> _Instructions for the task_:
What is needed is an exact copy of all the records below.

> _Given information_:
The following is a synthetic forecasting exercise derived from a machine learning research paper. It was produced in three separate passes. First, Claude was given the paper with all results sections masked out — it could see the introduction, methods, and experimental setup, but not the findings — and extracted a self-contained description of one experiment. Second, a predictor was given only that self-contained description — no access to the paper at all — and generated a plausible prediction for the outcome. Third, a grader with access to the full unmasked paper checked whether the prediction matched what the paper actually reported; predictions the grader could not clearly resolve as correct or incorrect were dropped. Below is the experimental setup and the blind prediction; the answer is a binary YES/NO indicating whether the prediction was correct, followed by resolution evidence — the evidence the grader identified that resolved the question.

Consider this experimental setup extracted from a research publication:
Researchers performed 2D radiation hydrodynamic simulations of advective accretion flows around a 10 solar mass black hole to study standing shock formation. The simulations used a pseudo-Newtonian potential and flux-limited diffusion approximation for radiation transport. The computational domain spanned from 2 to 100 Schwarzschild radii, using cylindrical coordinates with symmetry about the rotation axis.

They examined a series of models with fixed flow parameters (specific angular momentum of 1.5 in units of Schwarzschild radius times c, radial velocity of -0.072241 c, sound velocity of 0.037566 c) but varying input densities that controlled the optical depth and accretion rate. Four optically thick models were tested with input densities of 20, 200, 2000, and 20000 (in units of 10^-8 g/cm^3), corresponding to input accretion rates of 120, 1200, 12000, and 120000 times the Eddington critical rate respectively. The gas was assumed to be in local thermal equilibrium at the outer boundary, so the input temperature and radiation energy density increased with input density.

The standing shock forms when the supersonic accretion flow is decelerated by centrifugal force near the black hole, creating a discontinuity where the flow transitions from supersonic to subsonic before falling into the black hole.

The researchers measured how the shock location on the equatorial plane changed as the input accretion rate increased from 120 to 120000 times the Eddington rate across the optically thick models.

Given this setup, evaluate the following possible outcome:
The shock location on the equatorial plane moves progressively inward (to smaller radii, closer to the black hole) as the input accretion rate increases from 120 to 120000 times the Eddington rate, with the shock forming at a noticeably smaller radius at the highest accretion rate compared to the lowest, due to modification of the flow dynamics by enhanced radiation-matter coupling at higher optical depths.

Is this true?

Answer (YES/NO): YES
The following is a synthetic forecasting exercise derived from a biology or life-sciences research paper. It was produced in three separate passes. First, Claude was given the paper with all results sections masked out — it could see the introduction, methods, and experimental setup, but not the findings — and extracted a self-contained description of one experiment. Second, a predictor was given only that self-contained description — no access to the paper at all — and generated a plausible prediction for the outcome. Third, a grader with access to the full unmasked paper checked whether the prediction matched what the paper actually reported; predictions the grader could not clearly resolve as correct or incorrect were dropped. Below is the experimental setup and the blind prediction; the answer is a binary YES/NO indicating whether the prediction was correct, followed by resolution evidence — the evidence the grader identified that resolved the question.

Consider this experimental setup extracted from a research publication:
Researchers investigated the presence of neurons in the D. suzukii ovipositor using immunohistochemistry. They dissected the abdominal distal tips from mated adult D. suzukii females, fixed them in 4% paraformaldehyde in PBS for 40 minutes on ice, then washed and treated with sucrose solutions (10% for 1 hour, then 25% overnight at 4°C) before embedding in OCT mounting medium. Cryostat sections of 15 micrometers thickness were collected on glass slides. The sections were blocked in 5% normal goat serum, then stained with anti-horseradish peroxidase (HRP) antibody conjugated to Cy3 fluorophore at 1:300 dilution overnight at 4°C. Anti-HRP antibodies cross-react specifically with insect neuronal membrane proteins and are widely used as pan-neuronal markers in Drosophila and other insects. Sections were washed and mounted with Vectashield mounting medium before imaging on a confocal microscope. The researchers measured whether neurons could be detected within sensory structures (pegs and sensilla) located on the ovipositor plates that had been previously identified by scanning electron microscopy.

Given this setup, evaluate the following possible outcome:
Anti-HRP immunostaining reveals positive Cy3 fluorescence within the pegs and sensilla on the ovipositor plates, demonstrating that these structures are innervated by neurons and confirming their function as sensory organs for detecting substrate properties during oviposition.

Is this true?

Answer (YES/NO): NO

> _Reply to the task_:
The following is a synthetic forecasting exercise derived from a machine learning research paper. It was produced in three separate passes. First, Claude was given the paper with all results sections masked out — it could see the introduction, methods, and experimental setup, but not the findings — and extracted a self-contained description of one experiment. Second, a predictor was given only that self-contained description — no access to the paper at all — and generated a plausible prediction for the outcome. Third, a grader with access to the full unmasked paper checked whether the prediction matched what the paper actually reported; predictions the grader could not clearly resolve as correct or incorrect were dropped. Below is the experimental setup and the blind prediction; the answer is a binary YES/NO indicating whether the prediction was correct, followed by resolution evidence — the evidence the grader identified that resolved the question.

Consider this experimental setup extracted from a research publication:
Researchers performed 2D radiation hydrodynamic simulations of advective accretion flows around a 10 solar mass black hole to study standing shock formation. The simulations used a pseudo-Newtonian potential and flux-limited diffusion approximation for radiation transport. The computational domain spanned from 2 to 100 Schwarzschild radii, using cylindrical coordinates with symmetry about the rotation axis.

They examined a series of models with fixed flow parameters (specific angular momentum of 1.5 in units of Schwarzschild radius times c, radial velocity of -0.072241 c, sound velocity of 0.037566 c) but varying input densities that controlled the optical depth and accretion rate. Four optically thick models were tested with input densities of 20, 200, 2000, and 20000 (in units of 10^-8 g/cm^3), corresponding to input accretion rates of 120, 1200, 12000, and 120000 times the Eddington critical rate respectively. The gas was assumed to be in local thermal equilibrium at the outer boundary, so the input temperature and radiation energy density increased with input density.

The standing shock forms when the supersonic accretion flow is decelerated by centrifugal force near the black hole, creating a discontinuity where the flow transitions from supersonic to subsonic before falling into the black hole.

The researchers measured how the shock location on the equatorial plane changed as the input accretion rate increased from 120 to 120000 times the Eddington rate across the optically thick models.

Given this setup, evaluate the following possible outcome:
The shock location on the equatorial plane moves progressively inward (to smaller radii, closer to the black hole) as the input accretion rate increases from 120 to 120000 times the Eddington rate, with the shock forming at a noticeably smaller radius at the highest accretion rate compared to the lowest, due to modification of the flow dynamics by enhanced radiation-matter coupling at higher optical depths.

Is this true?

Answer (YES/NO): YES
The following is a synthetic forecasting exercise derived from a biology or life-sciences research paper. It was produced in three separate passes. First, Claude was given the paper with all results sections masked out — it could see the introduction, methods, and experimental setup, but not the findings — and extracted a self-contained description of one experiment. Second, a predictor was given only that self-contained description — no access to the paper at all — and generated a plausible prediction for the outcome. Third, a grader with access to the full unmasked paper checked whether the prediction matched what the paper actually reported; predictions the grader could not clearly resolve as correct or incorrect were dropped. Below is the experimental setup and the blind prediction; the answer is a binary YES/NO indicating whether the prediction was correct, followed by resolution evidence — the evidence the grader identified that resolved the question.

Consider this experimental setup extracted from a research publication:
Researchers investigated the presence of neurons in the D. suzukii ovipositor using immunohistochemistry. They dissected the abdominal distal tips from mated adult D. suzukii females, fixed them in 4% paraformaldehyde in PBS for 40 minutes on ice, then washed and treated with sucrose solutions (10% for 1 hour, then 25% overnight at 4°C) before embedding in OCT mounting medium. Cryostat sections of 15 micrometers thickness were collected on glass slides. The sections were blocked in 5% normal goat serum, then stained with anti-horseradish peroxidase (HRP) antibody conjugated to Cy3 fluorophore at 1:300 dilution overnight at 4°C. Anti-HRP antibodies cross-react specifically with insect neuronal membrane proteins and are widely used as pan-neuronal markers in Drosophila and other insects. Sections were washed and mounted with Vectashield mounting medium before imaging on a confocal microscope. The researchers measured whether neurons could be detected within sensory structures (pegs and sensilla) located on the ovipositor plates that had been previously identified by scanning electron microscopy.

Given this setup, evaluate the following possible outcome:
Anti-HRP immunostaining reveals positive Cy3 fluorescence within the pegs and sensilla on the ovipositor plates, demonstrating that these structures are innervated by neurons and confirming their function as sensory organs for detecting substrate properties during oviposition.

Is this true?

Answer (YES/NO): NO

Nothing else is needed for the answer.